The exact aetiology of AMD is not known, but several hypotheses have been proposed:

Age-related change to Bruch's membrane and the retinal pigment epithelium (RPE)

The RPE lies between Bruch's membrane and the sensory retina. It forms the blood-retina barrier and is involved with vitamin A metabolism, transport of metabolites from the choroid to the retina, manufacture of mucopolysaccharides, and breakdown of damaged photoreceptor outer segments. Bruch's membrane separates the RPE from the choriocapillaris, which serves as the main blood supply to the outer retina [12].

Increasing age promotes an increased lipid content of Bruch's membrane, and the macula is affected by this process to a greater extent than the periphery [13]. Consequential changes to the diffusion characteristics of Bruch's membrane may precipitate AMD [14].
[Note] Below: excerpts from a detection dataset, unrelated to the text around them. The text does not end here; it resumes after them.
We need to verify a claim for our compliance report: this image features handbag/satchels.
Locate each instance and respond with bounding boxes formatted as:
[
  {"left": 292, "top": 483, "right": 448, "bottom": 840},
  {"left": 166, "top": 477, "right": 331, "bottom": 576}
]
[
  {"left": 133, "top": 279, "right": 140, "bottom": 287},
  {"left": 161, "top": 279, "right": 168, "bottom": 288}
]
Senescence of RPE cells occurs earlier than in other cell types, such as fibroblasts [15]. Foveal RPE cells decrease in density and selectively lose their hexagonal shape with age [16,17]. These changes may contribute to the onset of AMD.

Vascular insufficiency

Changes to the choroidal and scleral vasculature, and the resulting increase in haemodynamic resistance have been proposed to cause damage to the RPE [18,19]. Foveal choriocapillaris blood flow is reduced with age, but has been shown to be further degraded in AMD patients [20,21]. Laser Doppler flowmetry has been used to establish that choroidal blood volume is reduced via decreased density and diameter of the choriocapillaris [21].

Genetics

An increased risk of AMD has been demonstrated with a positive family history [22,23], and this supports the proposed genetic component to development of AMD. It is likely that those with an inherited predisposition for the condition will develop it following exposure to certain risk factors [24].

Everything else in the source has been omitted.